Симметрия может быть важным инструментом теории, и может показаться, что она встречается повсюду вокруг нас, но ее не всегда легко увидеть. Иногда она прямо бросается в глаза, как в чернильном пятне Роршаха на рис. 14.1. Точно так же мы безошибочно определяем симметричность случайных точек на рис. 14.8a. Но рис. 14.8b – другое дело. На первый взгляд он не выглядит симметричным, но тщательное изучение показывает, что его внутренняя часть идентична изображенной на рис. 14.8a, хотя добавление нескольких несимметричных точек вокруг внешней стороны делает основную симметрию гораздо менее заметной.
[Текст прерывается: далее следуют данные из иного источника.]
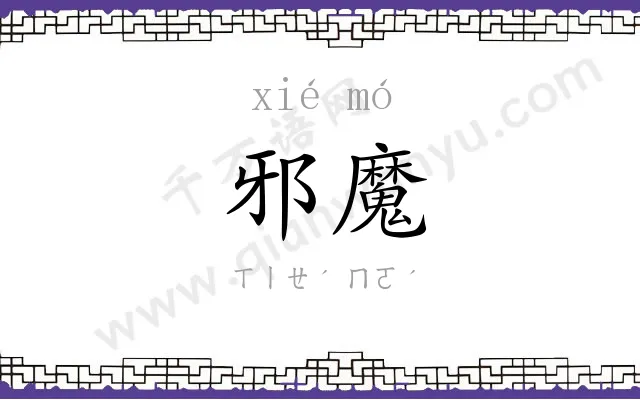 邪魔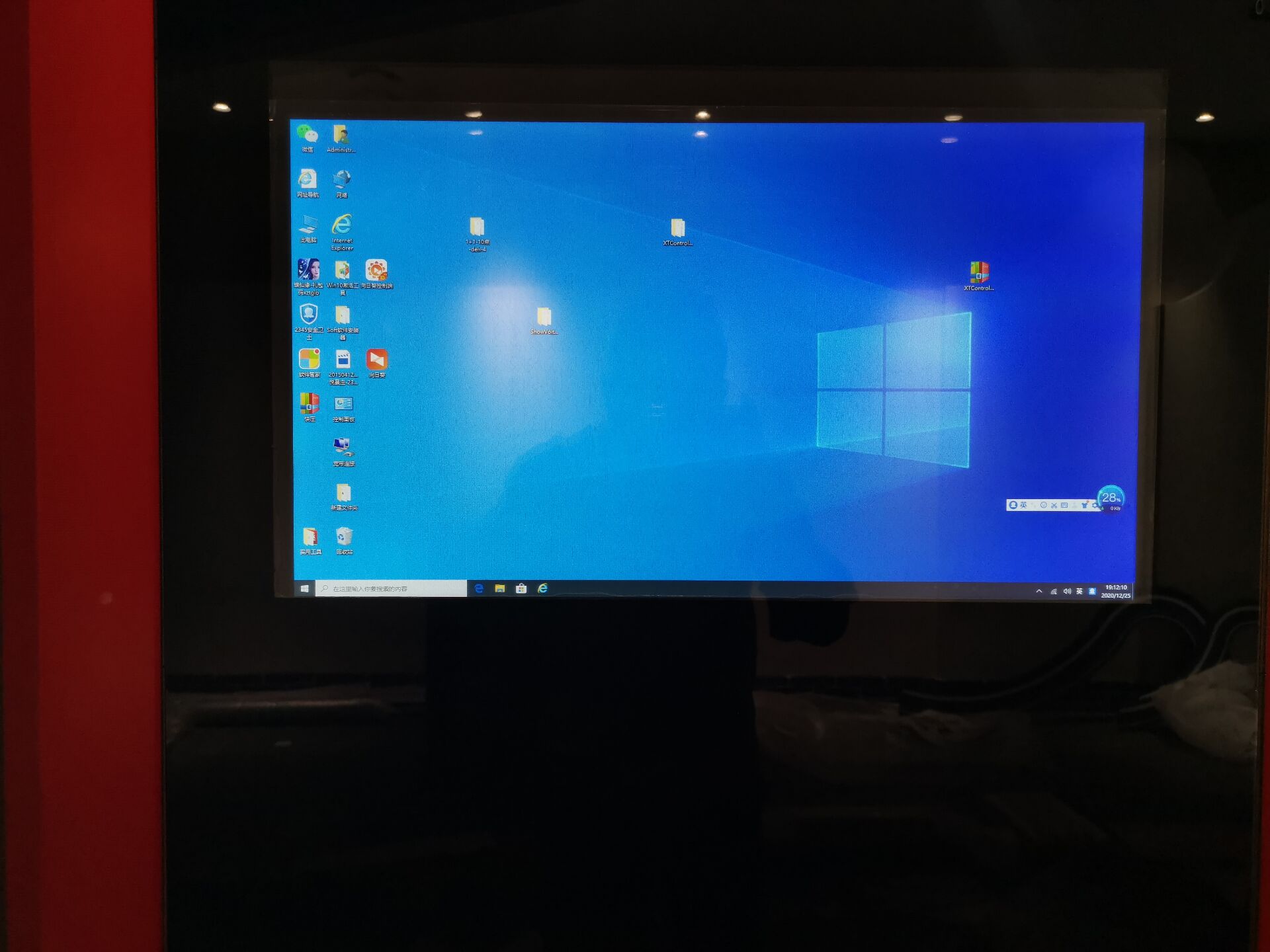 1608945541239385.jpg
Точно так же симметрию, лежащую в основе рис. 14.8c, увидеть труднее, чем на рис. 14.8a. Здесь две половины рис. 14.8a раздвинуты, а середина заполнена случайными несимметричными точками. Симметрия на рис. 14.8d также менее очевидна, чем на рис. 14.8а, несмотря на то что единственное изменение – поворот оси симметрии на сорок пять градусов от вертикали. Рис. 14.8e начинается так же, как рис. 14.8a, но здесь каждая точка с правой стороны была слегка смещена, так что, хотя базовая симметрия все еще присутствует, ее гораздо труднее увидеть. Наконец, рис. 14.8f и 14.8g симметричны, но не двусторонне симметричны. На рис. 14.8f верхняя половина скопирована и сдвинута вниз к нижней половине; это трансляция. На рис. 14.8g правая половина повернута вокруг центра фигуры, так что нижняя часть левой половины оказывается верхней частью правой половины. Несмотря на то что все семь вариантов рис. 14.8 тесно связаны друг с другом, единственная симметрия, которая там присутствует, – это симметрия рис. 14.8a[549].


Рис. 14.8. Точечные фигуры демонстрируют разные типы и степени симметрии (подробности в тексте)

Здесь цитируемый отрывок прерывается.